Taara Connect, Inc.
- Company type: Private
- Industry: Telecommunications technology; Free-space optical communications
- Predecessor: Project Taara (X Development LLC)
- Founded: 2025
- Founder: Mahesh Krishnaswamy
- Headquarters: Sunnyvale, California, U.S.
- Area served: Worldwide
- Key people: Mahesh Krishnaswamy (CEO)
- Products: Taara Lightbridge; Free-space optical terminals
- Owner: Alphabet Inc. (minority stake); Series X Capital; others
- Website: taaraconnect.com

= Taara (company) =

American telecommunications company

Taara Connect, Inc. (doing business as Taara) is an American telecommunications technology company developing free-space optical communications (FSO) systems that use beams of light to deliver high-speed data links. The company spun out of X, Alphabet's Moonshot Factory, in March 2025 and is headquartered in Sunnyvale, California.

== History ==
Taara originated as a research project inside X (formerly Google X), where engineers explored alternatives to fiber deployment using optical links through the air. The company's formal spin-out was announced on 17 March 2025, backed by Series X Capital and with Alphabet retaining a minority stake in the new entity.

In its graduation statement, X described Taara's mission as "bringing high-speed, affordable and abundant connectivity to people everywhere using beams of light".

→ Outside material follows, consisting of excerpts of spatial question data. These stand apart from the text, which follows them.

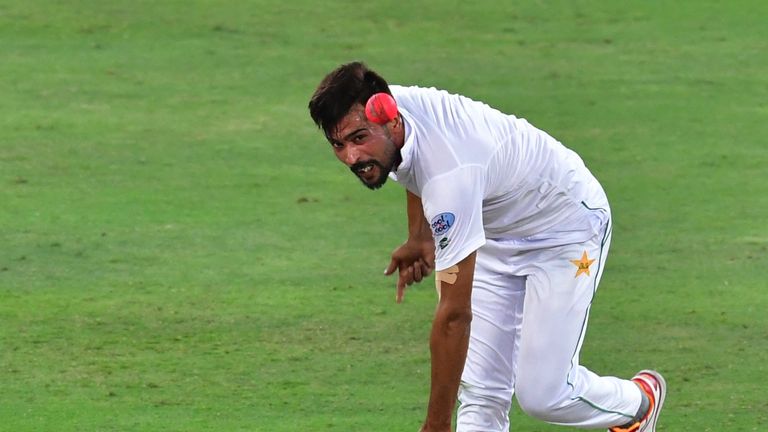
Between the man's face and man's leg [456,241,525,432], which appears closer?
the man's face

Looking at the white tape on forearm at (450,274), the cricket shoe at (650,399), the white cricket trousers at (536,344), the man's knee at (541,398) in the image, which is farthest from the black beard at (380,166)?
the cricket shoe at (650,399)

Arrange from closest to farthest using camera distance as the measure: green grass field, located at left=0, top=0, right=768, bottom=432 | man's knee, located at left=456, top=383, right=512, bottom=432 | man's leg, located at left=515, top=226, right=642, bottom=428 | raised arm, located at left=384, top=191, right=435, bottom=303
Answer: man's leg, located at left=515, top=226, right=642, bottom=428, raised arm, located at left=384, top=191, right=435, bottom=303, man's knee, located at left=456, top=383, right=512, bottom=432, green grass field, located at left=0, top=0, right=768, bottom=432

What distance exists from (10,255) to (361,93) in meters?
→ 5.04

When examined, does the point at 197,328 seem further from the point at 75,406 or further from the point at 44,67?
the point at 44,67

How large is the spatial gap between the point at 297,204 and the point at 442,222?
579cm

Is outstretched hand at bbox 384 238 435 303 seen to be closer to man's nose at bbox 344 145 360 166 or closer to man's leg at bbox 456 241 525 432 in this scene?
man's leg at bbox 456 241 525 432

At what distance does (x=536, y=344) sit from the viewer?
6.55 m

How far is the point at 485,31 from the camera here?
16781mm

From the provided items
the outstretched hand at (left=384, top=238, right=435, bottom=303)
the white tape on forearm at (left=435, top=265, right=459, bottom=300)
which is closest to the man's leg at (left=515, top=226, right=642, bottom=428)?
the outstretched hand at (left=384, top=238, right=435, bottom=303)

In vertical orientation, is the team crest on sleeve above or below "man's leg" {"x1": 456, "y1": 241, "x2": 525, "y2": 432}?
above

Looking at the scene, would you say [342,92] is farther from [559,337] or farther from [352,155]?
[559,337]


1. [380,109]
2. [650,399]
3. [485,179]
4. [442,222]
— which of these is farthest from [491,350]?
[380,109]

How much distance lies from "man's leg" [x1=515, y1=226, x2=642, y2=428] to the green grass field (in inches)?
36.1

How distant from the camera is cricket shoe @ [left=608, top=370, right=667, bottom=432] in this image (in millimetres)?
7004
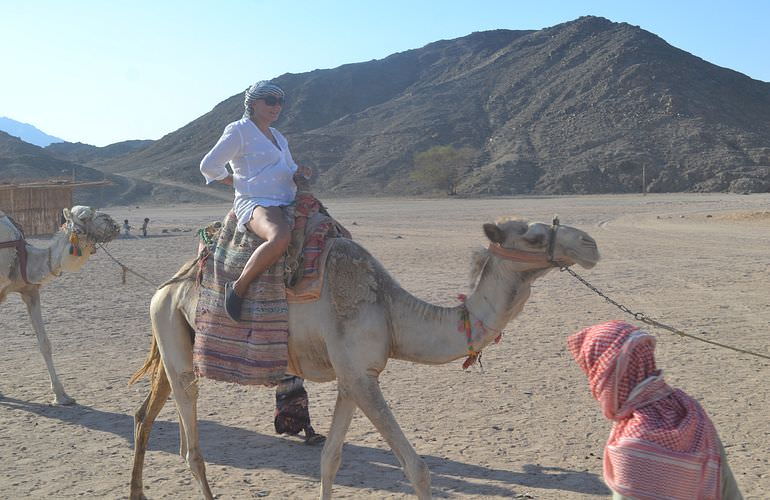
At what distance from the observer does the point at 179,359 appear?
555 cm

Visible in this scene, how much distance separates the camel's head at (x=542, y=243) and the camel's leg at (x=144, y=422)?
9.36 feet

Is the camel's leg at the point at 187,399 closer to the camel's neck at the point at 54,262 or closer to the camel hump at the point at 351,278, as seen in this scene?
the camel hump at the point at 351,278

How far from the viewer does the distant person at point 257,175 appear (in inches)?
194

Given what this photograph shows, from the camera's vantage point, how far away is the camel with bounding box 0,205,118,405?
8578 millimetres

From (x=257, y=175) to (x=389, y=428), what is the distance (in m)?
1.84

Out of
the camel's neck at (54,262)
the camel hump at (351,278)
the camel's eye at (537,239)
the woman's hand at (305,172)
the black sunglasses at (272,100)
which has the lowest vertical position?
the camel's neck at (54,262)

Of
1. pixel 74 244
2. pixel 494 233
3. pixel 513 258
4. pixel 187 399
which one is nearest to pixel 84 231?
pixel 74 244

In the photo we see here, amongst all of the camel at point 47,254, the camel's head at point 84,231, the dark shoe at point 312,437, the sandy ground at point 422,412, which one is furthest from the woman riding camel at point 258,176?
the camel at point 47,254

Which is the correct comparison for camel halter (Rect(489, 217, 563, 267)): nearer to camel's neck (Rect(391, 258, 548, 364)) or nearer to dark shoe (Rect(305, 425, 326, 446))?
camel's neck (Rect(391, 258, 548, 364))

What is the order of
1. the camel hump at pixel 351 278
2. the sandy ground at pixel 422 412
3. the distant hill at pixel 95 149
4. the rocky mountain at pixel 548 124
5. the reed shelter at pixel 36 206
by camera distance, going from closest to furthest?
the camel hump at pixel 351 278, the sandy ground at pixel 422 412, the reed shelter at pixel 36 206, the rocky mountain at pixel 548 124, the distant hill at pixel 95 149

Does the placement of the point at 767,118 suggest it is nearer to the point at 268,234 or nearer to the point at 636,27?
the point at 636,27

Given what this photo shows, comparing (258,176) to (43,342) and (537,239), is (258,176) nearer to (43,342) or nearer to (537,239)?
(537,239)

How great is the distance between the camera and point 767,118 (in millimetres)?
96375

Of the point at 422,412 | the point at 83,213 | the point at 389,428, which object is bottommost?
the point at 422,412
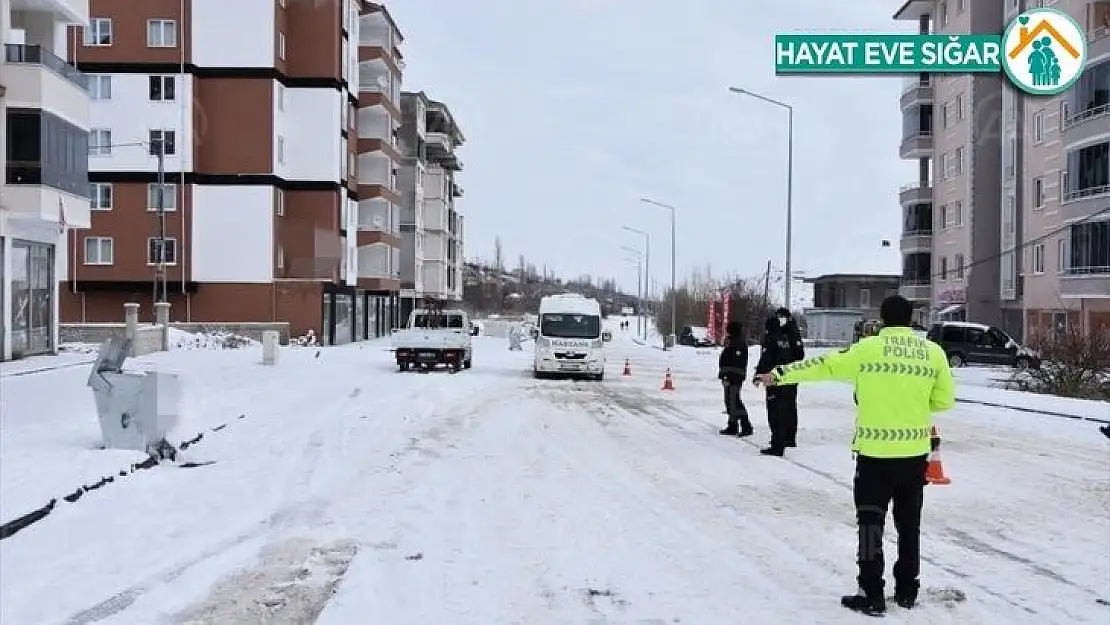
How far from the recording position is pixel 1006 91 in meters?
52.8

== Technology and products ==
Taara develops hardware and software for free-space optical connectivity in which narrow, invisible light beams carry data between two terminals without the use of fiber or radio spectrum. The company's flagship product, the Taara Lightbridge, is capable of delivering up to 20 Gbps over line-of-sight distances of up to 20 km.

Taara is also developing a silicon photonics-based beam-steering chip intended to miniaturize future terminals and reduce the mechanical complexity of current units.

== Deployments and use cases ==
Taara reports deployments in more than a dozen countries across Africa, India, North America, and Southeast Asia.

Notable deployments include:
- A link bridging the Congo River between Brazzaville and Kinshasa, where laying fiber is prohibitively expensive.
- Partnerships with Bharti Airtel, Vodafone, and T-Mobile for rural and metro backhaul.
- A reseller and distribution agreement with Digicomm International covering broadband, municipal, and enterprise network deployments across the Americas.

== Market and challenges ==
Taara positions its FSO links as an alternative where trenching fiber is difficult, costly, or blocked by terrain, regulation, or infrastructure barriers. The company has acknowledged that weather conditions, such as fog or heavy rain, can temporarily degrade links and that hybrid backup links are often used in deployments.

== Funding and ownership ==
Taara raised an undisclosed funding round coinciding with its spin-out in 2025, led by Series X Capital. Alphabet, via X Development LLC, retained a minority equity stake.